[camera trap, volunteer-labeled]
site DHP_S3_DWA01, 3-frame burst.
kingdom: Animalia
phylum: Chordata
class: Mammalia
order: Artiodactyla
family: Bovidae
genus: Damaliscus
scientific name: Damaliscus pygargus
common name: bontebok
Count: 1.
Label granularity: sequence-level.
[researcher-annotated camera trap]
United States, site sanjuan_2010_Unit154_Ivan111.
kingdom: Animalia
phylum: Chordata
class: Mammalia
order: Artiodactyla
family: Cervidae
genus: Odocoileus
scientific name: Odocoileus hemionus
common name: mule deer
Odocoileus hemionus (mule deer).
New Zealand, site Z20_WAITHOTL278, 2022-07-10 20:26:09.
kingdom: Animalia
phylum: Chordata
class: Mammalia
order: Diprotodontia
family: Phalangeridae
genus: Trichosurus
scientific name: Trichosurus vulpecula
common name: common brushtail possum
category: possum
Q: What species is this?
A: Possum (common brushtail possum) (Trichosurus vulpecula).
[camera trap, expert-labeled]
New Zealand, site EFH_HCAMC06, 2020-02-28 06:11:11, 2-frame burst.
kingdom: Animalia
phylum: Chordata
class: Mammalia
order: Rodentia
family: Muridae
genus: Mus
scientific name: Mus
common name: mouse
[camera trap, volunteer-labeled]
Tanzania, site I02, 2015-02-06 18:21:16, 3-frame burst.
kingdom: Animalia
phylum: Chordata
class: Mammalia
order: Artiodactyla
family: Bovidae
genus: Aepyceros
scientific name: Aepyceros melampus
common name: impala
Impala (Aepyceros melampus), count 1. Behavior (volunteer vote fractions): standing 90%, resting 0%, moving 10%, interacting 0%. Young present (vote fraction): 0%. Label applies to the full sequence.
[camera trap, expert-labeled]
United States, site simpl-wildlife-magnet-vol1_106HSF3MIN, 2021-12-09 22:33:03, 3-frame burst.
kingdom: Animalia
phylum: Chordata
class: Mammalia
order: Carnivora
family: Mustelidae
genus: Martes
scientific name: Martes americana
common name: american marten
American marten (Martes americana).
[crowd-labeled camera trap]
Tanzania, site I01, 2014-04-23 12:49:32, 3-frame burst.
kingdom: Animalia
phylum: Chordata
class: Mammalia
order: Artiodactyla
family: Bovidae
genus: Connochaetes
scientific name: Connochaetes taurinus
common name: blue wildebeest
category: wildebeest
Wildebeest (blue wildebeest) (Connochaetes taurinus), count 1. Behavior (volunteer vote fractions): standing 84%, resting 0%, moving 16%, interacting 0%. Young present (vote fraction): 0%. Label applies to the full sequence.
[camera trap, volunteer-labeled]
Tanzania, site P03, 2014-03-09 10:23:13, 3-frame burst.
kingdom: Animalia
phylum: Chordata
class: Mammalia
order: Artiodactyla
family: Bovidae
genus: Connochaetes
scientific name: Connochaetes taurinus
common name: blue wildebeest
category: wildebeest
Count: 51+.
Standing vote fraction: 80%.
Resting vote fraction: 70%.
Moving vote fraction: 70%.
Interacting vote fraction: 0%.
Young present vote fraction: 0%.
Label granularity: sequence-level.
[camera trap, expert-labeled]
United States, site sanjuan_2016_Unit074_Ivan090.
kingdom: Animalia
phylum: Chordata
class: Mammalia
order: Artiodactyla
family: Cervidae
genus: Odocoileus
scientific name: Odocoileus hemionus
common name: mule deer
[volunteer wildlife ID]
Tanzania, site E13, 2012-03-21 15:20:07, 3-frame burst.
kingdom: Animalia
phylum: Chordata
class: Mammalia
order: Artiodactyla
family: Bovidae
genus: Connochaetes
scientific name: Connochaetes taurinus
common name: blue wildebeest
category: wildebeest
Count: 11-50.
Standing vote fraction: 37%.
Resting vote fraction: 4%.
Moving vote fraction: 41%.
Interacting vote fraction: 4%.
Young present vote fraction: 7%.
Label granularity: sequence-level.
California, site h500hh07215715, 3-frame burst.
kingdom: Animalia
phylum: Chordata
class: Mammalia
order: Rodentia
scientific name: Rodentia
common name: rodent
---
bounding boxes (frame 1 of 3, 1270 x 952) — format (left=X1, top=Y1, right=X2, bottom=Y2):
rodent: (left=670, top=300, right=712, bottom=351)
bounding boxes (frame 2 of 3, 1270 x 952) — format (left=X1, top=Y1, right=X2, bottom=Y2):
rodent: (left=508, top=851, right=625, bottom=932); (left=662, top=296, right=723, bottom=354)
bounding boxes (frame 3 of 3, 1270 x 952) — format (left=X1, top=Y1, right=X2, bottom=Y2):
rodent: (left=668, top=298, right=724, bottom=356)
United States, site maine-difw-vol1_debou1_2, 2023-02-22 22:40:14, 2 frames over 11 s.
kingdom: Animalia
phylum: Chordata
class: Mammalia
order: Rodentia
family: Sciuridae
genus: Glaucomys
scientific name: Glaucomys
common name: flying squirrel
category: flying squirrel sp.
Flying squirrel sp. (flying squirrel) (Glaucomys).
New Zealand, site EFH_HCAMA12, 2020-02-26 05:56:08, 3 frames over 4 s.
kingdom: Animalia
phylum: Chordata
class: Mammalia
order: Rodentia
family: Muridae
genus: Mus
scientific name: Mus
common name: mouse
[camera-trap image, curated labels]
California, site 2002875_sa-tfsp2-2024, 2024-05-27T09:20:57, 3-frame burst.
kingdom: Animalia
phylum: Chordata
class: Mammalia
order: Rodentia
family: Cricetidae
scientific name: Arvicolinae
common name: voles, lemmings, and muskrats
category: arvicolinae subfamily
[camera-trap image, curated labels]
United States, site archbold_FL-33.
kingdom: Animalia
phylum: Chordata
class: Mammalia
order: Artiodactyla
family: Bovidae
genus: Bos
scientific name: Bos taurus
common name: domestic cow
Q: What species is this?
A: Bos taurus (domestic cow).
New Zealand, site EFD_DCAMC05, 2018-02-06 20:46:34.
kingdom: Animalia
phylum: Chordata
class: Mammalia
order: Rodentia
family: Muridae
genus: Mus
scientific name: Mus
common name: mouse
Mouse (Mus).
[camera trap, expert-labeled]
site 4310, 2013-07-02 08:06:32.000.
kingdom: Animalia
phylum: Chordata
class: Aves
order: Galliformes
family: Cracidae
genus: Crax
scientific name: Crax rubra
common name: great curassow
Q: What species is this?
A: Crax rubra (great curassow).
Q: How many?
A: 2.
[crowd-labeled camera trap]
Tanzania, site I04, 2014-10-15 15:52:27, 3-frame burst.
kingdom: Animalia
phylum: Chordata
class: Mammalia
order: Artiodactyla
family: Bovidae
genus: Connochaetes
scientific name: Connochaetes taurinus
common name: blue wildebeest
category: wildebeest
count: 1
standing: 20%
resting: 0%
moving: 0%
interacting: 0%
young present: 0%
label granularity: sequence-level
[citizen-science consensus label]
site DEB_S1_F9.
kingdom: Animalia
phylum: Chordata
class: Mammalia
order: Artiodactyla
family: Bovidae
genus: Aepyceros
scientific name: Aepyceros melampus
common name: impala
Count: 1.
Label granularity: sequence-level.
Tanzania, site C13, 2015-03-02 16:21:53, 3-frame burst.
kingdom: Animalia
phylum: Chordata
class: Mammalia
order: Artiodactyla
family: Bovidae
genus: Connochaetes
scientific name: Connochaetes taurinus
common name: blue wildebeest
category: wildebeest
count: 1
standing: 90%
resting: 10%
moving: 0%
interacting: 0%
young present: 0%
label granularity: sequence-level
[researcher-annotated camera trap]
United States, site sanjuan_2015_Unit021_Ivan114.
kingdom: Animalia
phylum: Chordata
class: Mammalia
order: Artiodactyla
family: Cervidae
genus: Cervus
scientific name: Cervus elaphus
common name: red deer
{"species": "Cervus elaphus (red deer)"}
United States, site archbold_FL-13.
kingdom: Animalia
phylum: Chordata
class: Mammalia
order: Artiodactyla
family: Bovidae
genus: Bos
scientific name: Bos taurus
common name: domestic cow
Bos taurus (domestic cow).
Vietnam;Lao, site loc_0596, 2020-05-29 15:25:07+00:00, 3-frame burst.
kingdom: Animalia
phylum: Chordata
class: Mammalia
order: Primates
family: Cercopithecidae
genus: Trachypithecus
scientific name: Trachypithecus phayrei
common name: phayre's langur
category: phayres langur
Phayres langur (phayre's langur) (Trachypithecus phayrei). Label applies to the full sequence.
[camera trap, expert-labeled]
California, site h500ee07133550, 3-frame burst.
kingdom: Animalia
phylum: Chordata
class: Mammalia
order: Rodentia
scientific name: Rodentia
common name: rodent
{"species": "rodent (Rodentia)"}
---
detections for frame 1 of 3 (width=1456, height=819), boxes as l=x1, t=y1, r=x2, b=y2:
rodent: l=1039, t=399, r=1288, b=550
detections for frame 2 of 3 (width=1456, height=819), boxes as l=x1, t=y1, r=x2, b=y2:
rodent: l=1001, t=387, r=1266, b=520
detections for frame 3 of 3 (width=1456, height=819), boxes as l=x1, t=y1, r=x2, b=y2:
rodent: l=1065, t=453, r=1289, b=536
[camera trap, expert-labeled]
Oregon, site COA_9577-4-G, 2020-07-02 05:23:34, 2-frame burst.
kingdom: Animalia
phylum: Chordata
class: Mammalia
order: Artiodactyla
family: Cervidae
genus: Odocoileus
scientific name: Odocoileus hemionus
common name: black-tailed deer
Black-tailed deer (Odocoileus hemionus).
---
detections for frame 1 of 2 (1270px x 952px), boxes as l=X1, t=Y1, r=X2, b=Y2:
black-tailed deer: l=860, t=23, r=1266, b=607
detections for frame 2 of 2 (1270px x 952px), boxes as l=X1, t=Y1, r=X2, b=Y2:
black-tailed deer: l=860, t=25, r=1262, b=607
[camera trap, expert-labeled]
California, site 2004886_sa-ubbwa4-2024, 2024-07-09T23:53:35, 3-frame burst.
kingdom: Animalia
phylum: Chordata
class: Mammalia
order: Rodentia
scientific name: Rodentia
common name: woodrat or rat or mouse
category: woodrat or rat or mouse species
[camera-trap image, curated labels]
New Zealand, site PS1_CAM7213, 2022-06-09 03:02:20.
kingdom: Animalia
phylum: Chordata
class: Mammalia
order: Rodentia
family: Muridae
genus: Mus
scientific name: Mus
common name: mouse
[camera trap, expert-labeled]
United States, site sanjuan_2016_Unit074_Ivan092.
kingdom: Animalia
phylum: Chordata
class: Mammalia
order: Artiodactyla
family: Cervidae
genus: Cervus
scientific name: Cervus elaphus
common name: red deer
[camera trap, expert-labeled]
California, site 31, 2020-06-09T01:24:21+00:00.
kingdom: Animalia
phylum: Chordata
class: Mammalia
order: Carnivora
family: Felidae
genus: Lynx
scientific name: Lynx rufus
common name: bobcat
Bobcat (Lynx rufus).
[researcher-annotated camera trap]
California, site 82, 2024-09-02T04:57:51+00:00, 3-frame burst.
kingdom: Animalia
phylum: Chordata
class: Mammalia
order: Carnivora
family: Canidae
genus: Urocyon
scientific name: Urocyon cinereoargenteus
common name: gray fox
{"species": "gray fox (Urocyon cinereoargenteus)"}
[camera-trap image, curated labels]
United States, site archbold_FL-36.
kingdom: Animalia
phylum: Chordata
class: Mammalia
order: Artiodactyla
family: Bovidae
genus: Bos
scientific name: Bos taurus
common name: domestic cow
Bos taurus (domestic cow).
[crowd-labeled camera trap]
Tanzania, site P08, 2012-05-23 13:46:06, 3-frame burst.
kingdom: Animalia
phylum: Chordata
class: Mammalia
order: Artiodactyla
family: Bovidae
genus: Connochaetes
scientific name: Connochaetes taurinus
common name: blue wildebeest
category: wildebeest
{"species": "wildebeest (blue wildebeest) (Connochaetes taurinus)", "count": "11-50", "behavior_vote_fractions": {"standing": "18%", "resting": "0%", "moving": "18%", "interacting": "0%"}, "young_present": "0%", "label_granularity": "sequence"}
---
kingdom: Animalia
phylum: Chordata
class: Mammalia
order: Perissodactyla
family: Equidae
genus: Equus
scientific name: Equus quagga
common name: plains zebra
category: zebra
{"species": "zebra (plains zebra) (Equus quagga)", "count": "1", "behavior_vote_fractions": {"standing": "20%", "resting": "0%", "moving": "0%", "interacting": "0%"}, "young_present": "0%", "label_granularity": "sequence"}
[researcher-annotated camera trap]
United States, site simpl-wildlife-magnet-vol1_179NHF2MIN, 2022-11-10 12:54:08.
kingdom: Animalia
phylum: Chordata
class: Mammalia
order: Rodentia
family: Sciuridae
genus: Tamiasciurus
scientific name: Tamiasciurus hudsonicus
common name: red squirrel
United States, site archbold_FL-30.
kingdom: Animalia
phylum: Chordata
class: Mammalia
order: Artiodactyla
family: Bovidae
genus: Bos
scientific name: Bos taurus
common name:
+ + + + +
■ Task directions: Once you have identified the lines above that contain "simpl", copy each of them.

■ Your response:
United States, site simpl-wildlife-magnet-vol1_106HSF3MIN, 2021-12-09 22:33:03, 3-frame burst.
United States, site simpl-wildlife-magnet-vol1_179NHF2MIN, 2022-11-10 12:54:08.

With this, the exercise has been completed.